"""

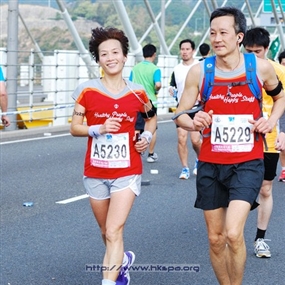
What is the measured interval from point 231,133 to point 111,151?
0.81 m

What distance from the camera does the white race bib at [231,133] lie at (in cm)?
597

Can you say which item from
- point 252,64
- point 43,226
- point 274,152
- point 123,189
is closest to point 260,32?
point 274,152

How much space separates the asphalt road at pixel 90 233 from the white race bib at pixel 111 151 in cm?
113

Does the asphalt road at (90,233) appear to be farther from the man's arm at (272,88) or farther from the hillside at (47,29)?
the hillside at (47,29)

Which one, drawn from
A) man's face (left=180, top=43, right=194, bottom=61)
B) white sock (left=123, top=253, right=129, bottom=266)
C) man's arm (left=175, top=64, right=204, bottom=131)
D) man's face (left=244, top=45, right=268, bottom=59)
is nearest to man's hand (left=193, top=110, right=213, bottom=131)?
man's arm (left=175, top=64, right=204, bottom=131)

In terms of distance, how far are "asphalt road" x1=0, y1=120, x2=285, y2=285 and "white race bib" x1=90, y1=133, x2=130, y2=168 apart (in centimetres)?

"""

# Short problem
Switch "asphalt road" to "paved road" wherever it appears in the rows above, and write out all the rows again with everything else unchanged and the pictures omitted.

# Expected answer
What is the measured interval from point 231,133 to point 111,151?
0.81 m

What distance from the camera does the white race bib at [231,133] lie at (in cm)?
597

Can you say which item from
- point 252,64
- point 43,226
- point 274,152
- point 123,189
is closest to point 260,32?
point 274,152

How much space separates the paved road at pixel 90 233 from the white race bib at pixel 111 151 in cm?
113

Does the paved road at (90,233) appear to be farther from the man's arm at (272,88) or farther from the hillside at (47,29)?
the hillside at (47,29)

Which one, drawn from
A) man's face (left=180, top=43, right=194, bottom=61)
B) white sock (left=123, top=253, right=129, bottom=266)
C) man's arm (left=175, top=64, right=204, bottom=131)
D) man's face (left=244, top=45, right=268, bottom=59)
is nearest to man's hand (left=193, top=110, right=213, bottom=131)?
man's arm (left=175, top=64, right=204, bottom=131)

In terms of distance, how far are "paved road" x1=0, y1=120, x2=285, y2=285 and "white race bib" x1=90, y1=133, x2=130, y2=168 apart (in centimetres)?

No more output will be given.